Not small. But most of the big trend following names have faced this exact same DD or greater since 1970. It is much harder to come out of these declines as a index buyer. Witness Nikkei and Nasdaq over the last 20 years and 10 years respectively. Comparing index declines and trend following declines might not be a fair comparison...for the index buyers!
my point exactly, happy we agree. however, these drawdowns are not indicative of "money management" rather hold and hope. the proof is in the pudding. surf
Trend following DD's come from many small losses added up in trend-less or whipsaw markets. They don't hold and hope, they cut their losses. However, if you cut losses those losses can add up -- hence drawdowns.
While many of us here have at one time or another been guilty of holding on to a bad trade, surf is guilty of holding on to a bad trader.
No, not because of "hold and hope". The fund can have bets in futures contracts worth much more than the (actual) money put in that bet.
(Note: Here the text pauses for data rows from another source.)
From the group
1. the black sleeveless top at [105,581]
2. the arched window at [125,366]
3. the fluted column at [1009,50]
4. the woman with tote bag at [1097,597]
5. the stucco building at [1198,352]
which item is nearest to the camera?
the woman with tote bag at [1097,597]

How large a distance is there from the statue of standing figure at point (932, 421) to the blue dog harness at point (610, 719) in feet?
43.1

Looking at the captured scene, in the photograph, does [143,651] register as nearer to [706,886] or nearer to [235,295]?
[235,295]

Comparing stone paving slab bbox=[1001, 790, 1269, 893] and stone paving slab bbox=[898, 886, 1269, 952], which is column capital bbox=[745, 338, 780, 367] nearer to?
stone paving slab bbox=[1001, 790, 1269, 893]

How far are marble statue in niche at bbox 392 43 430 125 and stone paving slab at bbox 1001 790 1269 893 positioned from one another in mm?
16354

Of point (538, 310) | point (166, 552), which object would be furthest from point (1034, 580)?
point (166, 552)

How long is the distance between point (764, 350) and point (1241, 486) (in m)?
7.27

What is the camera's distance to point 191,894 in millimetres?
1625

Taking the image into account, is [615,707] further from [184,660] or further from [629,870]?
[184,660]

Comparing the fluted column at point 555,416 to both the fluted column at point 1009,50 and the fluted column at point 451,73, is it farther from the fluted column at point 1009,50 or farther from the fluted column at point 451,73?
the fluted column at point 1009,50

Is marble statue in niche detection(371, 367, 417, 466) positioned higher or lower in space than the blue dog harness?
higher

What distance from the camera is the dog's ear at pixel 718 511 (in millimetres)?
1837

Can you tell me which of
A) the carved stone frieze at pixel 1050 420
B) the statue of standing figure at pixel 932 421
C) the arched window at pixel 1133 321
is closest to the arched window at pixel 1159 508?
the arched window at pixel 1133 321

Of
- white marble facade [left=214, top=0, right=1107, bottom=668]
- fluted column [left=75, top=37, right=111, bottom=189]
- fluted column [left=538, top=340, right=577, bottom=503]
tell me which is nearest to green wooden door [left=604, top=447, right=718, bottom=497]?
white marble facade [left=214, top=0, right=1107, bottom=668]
Average 30% margin to equity. So if a price moves a little, it can make a big draw down. So it is not buy and hold that make a drawdown, but leverage. That is the risk, and that fund does not hide that risk. The same way that leverage can make a big draw down, that leverage can make a big winner.
Surf does not realize that TF's enter once they believe the trend is in place and have stop losses set below/above. There is no "hope" going on. Not sure why Surf can't seem to pick up on this concept.
I think it may have something to do with surf's love and need for attention. I think this is the bond that unites him and VN.
If one were given this chart with no identifying markings on the two series, and had no axe to grind (as I don't), one would back-of-the-envelope it as "both series drifted higher for the ~30 years up to ~2003, and have been flattish for the ~6 years since."